A group of affordable housing projects were carried out in Beijing last year as part of the government's efforts to improve living conditions for residents.
Shantytown renovation projects
By the end of last December, Beijing had started 205 projects for promotion of urban living conditions in the north and south part of Baiwanzhuang community.
A total of 22,823 households had been relocated from shantytowns, including 8,644 families inside Fourth Ring Road.
Reconstruction projects involving a total construction area of more than 16 million square meters were completed by the end of 2014.
Workers proceed with the roof-capping work of affordable housing project in Beijing's Shunyi district on May 20, 2014. [Photo by Fu Ding/Asianewsphoto] |
Highlight 1: Greater supply of government-subsidized homes
In 2014, Beijing built 107,000 units of affordable housing.
More than half of the city’s public rental housing projects were built with various investment sources.
Local residents rented and bought 38,000 affordable houses through the public lottery system.
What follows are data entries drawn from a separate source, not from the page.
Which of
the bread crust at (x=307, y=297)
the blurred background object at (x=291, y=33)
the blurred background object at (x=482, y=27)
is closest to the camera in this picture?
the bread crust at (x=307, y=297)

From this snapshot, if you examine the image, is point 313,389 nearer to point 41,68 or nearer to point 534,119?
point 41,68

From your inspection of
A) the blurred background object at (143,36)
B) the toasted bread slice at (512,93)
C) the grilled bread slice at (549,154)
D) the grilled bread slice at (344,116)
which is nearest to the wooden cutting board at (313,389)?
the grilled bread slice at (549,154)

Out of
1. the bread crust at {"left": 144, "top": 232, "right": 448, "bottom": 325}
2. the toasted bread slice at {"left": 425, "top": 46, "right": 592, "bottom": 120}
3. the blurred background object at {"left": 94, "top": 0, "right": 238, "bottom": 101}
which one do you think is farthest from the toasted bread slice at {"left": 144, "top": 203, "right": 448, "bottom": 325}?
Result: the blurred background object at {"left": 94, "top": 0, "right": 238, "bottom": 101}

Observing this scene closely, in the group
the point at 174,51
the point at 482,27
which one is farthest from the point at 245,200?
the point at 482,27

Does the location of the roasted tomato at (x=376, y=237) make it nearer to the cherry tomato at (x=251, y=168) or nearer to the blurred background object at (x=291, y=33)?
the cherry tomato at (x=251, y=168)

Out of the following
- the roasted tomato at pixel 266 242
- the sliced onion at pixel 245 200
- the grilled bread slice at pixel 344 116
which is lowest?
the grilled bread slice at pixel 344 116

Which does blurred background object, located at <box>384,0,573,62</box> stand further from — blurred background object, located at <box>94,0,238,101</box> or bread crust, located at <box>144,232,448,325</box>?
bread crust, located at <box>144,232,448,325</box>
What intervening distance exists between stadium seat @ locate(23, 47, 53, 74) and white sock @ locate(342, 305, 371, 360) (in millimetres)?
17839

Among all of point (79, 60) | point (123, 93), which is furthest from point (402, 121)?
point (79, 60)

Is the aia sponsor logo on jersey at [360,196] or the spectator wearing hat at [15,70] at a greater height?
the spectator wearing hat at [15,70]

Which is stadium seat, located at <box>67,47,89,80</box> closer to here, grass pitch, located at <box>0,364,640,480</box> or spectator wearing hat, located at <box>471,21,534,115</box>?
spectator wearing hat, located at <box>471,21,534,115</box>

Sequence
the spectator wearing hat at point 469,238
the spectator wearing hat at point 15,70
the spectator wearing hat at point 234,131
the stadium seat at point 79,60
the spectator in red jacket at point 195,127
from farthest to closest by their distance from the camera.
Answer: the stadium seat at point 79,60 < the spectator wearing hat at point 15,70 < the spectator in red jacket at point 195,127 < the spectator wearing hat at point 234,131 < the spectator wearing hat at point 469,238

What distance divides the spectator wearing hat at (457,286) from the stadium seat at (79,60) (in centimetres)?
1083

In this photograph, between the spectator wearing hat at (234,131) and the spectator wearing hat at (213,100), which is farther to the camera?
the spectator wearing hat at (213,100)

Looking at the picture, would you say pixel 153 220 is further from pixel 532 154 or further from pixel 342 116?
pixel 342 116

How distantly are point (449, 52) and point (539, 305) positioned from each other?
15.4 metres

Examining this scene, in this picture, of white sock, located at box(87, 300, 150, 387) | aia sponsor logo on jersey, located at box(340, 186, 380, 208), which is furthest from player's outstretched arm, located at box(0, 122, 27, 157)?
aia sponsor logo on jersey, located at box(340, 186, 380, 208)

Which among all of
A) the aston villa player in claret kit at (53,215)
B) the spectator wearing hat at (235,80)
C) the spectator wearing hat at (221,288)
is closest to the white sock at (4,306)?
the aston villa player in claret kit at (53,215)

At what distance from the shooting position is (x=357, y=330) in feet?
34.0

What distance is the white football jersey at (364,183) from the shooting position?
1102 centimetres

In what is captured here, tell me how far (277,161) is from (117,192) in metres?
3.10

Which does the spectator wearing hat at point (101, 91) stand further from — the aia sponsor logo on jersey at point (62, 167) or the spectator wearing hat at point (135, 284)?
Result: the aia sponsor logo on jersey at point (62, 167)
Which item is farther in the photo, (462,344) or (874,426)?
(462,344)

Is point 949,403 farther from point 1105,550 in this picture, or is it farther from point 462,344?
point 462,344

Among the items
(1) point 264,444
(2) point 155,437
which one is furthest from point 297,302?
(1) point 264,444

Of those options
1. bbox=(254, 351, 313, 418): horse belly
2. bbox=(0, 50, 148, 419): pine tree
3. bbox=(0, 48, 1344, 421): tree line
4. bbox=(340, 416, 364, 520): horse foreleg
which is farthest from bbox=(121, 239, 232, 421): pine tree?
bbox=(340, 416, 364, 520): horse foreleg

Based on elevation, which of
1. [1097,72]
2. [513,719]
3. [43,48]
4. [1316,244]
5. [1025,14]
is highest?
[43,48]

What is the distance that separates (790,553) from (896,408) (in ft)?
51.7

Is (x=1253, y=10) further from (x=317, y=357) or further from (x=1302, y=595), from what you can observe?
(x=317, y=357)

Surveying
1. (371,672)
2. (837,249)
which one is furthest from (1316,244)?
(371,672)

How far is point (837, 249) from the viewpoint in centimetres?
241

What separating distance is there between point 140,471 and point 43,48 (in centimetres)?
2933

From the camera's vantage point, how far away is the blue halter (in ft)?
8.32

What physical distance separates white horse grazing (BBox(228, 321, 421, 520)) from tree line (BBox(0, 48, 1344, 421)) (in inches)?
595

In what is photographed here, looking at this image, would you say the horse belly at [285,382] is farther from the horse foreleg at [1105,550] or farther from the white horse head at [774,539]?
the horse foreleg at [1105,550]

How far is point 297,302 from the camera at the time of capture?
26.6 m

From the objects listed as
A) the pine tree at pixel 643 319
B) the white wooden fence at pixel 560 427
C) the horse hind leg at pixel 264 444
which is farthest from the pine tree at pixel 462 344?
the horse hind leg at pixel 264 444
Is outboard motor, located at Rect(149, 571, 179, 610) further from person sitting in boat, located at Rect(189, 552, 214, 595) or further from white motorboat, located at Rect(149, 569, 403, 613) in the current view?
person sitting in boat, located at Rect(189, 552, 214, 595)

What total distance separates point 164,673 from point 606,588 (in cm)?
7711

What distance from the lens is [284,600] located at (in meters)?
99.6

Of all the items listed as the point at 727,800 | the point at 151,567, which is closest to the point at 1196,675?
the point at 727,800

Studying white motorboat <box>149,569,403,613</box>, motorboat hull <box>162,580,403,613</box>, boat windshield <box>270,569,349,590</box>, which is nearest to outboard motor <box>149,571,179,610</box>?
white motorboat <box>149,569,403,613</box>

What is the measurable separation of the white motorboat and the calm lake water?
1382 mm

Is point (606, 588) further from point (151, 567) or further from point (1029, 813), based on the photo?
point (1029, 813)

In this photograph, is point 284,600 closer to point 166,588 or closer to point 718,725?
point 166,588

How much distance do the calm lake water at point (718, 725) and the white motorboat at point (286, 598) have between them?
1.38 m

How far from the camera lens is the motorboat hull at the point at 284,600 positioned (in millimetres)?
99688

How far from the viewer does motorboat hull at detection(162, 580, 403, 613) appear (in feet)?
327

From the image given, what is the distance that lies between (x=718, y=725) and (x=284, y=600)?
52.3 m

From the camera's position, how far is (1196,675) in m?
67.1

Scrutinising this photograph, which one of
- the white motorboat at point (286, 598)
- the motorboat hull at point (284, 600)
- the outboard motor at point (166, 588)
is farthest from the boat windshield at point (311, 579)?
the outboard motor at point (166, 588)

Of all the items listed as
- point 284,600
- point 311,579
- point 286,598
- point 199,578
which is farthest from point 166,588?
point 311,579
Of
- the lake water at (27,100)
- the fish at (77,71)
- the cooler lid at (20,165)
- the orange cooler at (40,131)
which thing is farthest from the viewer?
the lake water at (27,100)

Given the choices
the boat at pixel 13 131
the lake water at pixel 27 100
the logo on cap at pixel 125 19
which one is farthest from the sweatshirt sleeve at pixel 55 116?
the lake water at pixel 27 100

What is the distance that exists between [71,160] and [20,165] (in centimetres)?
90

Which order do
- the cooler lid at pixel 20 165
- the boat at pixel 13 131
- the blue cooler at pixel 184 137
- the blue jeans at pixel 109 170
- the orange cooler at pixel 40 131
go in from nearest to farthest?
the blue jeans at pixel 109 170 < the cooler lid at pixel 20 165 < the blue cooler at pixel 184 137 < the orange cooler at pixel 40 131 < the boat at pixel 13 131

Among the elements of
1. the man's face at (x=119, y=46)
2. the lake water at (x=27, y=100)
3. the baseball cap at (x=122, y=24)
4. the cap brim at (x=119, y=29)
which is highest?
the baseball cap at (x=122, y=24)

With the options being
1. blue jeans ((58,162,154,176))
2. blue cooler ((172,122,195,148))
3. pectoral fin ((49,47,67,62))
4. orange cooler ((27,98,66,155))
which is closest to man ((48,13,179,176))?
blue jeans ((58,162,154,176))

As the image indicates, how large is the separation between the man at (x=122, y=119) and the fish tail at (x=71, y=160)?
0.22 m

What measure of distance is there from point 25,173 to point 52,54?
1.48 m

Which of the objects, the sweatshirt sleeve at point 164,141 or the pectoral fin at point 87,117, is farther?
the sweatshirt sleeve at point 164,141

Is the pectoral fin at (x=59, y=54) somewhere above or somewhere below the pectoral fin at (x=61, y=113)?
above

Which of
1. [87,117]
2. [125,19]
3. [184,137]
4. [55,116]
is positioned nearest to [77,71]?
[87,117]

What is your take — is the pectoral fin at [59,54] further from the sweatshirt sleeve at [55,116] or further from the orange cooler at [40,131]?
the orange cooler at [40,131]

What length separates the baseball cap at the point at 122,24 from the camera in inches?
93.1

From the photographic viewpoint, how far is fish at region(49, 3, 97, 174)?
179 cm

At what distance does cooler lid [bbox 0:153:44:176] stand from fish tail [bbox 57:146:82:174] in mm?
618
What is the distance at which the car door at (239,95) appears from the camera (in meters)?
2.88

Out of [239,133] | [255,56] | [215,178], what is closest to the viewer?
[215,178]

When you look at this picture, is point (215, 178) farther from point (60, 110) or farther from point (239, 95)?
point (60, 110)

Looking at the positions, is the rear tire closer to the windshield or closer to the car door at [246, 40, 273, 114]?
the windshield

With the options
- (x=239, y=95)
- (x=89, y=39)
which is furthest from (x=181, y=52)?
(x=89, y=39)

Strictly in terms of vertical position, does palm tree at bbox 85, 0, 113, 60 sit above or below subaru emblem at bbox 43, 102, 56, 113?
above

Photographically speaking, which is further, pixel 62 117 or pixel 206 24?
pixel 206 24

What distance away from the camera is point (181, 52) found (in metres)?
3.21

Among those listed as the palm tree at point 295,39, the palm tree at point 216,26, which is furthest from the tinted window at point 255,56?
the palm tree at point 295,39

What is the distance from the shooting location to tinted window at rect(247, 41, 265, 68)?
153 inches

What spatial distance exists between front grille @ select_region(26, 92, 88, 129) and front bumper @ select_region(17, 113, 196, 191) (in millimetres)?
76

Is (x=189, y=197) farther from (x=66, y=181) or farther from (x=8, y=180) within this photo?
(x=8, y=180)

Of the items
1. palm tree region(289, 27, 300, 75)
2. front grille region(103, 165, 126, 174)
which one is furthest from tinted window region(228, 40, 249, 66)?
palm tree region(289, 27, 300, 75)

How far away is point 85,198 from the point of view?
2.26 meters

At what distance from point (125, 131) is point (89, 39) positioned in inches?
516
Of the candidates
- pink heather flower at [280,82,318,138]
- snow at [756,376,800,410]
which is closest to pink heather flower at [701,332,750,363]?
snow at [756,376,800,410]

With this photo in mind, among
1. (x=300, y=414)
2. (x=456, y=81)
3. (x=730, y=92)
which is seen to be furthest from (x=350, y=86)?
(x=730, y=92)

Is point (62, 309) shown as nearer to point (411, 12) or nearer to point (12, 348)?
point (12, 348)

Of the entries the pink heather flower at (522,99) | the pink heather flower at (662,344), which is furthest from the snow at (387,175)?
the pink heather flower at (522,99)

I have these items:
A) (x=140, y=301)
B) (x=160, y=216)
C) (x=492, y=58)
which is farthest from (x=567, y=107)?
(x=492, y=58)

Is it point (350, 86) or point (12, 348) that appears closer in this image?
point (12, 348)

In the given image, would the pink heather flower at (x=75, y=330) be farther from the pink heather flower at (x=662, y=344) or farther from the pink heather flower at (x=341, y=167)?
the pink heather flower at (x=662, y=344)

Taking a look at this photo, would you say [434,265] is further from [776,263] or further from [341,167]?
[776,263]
Highlight 2: Quality supervision on construction sites
The city introduced various measures, such as installation of remote video surveillance devices in affordable housing construction sites above 5,000 square meters, assessment of building materials and quality examination of third-parties in order to ensure delivery of houses without any defects.
Highlight 3: Rigid-demand buyers account for 90 percent
In 2014, the city added a total of 109,000 units of commercial housing into the market, seeing a year-on-year increase of 50 percent.
Transactions of new commercial houses and second-hand houses less than 90 square meters increased 6.2 and 4.1 points over last year, respectively, according to data from the fourth quarter.
The rigid-demand buyers accounted for about 90 percent of the total.
Beijing has built 55,000 owner-occupied houses since 2013, 37,000 of which can be applied for purchase. About 165,000 houses have been sold.